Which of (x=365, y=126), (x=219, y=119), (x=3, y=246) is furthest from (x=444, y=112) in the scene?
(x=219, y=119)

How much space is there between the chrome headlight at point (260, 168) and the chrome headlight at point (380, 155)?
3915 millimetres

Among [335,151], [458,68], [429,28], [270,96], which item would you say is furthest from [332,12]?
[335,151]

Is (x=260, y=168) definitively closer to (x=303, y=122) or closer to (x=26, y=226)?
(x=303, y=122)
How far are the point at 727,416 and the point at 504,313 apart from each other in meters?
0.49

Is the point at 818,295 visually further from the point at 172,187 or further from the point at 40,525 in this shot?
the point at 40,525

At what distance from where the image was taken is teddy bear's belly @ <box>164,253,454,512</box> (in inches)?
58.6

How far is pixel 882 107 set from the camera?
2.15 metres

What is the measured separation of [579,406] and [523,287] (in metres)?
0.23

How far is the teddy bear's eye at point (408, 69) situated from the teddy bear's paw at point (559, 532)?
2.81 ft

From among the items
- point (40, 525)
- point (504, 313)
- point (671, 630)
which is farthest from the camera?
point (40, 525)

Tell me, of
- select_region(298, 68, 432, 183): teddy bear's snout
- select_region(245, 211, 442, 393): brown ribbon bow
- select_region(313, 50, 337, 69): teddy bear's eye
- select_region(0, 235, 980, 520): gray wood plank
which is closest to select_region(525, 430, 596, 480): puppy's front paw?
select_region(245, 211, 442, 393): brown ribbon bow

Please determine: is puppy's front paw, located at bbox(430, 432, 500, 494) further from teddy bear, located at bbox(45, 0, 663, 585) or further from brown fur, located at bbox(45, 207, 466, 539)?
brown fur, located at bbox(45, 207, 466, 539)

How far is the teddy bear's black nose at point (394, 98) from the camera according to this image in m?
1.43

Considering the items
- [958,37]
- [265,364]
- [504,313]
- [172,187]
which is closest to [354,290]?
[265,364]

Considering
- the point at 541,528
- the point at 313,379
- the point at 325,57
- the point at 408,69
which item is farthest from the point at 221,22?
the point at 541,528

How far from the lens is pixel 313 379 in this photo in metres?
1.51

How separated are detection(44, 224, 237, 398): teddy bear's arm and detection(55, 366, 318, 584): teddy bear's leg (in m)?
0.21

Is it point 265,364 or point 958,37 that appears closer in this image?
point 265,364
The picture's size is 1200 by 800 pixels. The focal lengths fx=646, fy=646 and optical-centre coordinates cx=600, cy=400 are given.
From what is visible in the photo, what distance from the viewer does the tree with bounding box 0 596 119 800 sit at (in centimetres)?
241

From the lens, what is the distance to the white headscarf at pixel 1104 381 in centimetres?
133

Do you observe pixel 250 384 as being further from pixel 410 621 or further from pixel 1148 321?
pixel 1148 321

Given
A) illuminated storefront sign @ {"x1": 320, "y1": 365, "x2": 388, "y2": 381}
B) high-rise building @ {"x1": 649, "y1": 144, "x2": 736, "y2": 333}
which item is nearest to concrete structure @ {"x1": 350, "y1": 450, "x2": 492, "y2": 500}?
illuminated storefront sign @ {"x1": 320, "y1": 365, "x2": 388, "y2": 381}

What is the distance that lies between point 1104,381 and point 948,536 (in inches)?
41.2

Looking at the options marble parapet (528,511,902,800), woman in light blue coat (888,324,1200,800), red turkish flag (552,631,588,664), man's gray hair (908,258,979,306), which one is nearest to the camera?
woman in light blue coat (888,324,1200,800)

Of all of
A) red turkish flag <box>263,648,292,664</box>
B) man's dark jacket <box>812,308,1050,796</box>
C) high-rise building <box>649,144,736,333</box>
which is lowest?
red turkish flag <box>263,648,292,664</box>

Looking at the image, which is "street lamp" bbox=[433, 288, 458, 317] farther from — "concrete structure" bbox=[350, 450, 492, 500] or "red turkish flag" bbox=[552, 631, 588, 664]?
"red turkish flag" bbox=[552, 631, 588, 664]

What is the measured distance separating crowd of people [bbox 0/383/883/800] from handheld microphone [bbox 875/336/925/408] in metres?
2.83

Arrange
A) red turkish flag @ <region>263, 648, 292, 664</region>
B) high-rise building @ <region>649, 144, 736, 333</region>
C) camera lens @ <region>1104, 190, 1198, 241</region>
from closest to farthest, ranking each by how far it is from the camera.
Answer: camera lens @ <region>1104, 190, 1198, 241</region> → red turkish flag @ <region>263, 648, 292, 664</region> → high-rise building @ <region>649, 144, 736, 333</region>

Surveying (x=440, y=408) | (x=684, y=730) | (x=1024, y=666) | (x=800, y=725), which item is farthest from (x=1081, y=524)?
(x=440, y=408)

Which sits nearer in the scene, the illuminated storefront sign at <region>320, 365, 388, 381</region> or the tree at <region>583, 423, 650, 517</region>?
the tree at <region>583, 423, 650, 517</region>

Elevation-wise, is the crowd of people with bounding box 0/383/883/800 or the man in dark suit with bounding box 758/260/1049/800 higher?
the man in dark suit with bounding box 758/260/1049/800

*WHAT TO DO*
Retype, word for word, the lines from the one containing "Surveying (x=440, y=408)" through the last line, both ends included.

*ANSWER TO THIS TASK*
Surveying (x=440, y=408) | (x=684, y=730) | (x=1024, y=666) | (x=800, y=725), which item is farthest from (x=1081, y=524)?
(x=440, y=408)

Which sits nearer in the scene, the illuminated storefront sign at <region>320, 365, 388, 381</region> or the tree at <region>583, 423, 650, 517</region>?
the tree at <region>583, 423, 650, 517</region>

Elevation-wise, is the crowd of people with bounding box 0/383/883/800 or the man in dark suit with bounding box 758/260/1049/800 higher?
the man in dark suit with bounding box 758/260/1049/800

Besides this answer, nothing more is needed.